*WHAT THE EXERCISE ASKS:*
Below are entries; count the lines containing the string "moving". The answer is that number alone.

------------

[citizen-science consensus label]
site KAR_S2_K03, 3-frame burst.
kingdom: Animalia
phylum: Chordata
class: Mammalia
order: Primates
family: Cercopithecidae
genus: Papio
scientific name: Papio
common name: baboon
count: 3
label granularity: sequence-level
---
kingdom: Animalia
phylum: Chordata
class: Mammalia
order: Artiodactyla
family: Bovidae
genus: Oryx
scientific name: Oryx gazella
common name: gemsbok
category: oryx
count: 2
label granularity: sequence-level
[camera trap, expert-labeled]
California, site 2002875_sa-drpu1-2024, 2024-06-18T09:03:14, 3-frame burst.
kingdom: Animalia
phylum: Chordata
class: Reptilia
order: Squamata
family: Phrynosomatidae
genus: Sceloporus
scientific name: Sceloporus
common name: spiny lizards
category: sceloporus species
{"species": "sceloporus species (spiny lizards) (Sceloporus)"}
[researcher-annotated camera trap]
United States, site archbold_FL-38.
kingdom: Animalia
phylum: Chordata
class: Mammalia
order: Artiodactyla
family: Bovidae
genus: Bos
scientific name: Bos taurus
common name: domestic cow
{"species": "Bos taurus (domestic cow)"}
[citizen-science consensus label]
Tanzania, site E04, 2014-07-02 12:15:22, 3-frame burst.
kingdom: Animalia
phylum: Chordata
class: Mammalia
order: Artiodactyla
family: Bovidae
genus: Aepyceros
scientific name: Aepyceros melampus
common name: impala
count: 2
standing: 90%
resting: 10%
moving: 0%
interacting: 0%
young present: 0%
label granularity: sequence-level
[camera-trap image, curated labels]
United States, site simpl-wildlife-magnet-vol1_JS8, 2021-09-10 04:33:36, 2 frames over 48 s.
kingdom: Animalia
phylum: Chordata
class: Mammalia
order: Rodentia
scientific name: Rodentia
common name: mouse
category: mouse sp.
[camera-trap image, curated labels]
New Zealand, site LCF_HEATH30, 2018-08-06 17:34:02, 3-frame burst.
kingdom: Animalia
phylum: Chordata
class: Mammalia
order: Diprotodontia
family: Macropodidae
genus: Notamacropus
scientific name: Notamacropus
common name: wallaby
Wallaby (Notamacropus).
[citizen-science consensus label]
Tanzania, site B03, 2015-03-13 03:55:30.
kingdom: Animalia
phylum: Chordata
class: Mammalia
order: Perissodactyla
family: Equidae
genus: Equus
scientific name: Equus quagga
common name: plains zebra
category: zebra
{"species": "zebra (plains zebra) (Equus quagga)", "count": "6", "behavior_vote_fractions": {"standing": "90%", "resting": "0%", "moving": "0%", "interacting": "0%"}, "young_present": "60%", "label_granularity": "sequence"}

------------

*RESULT:*
2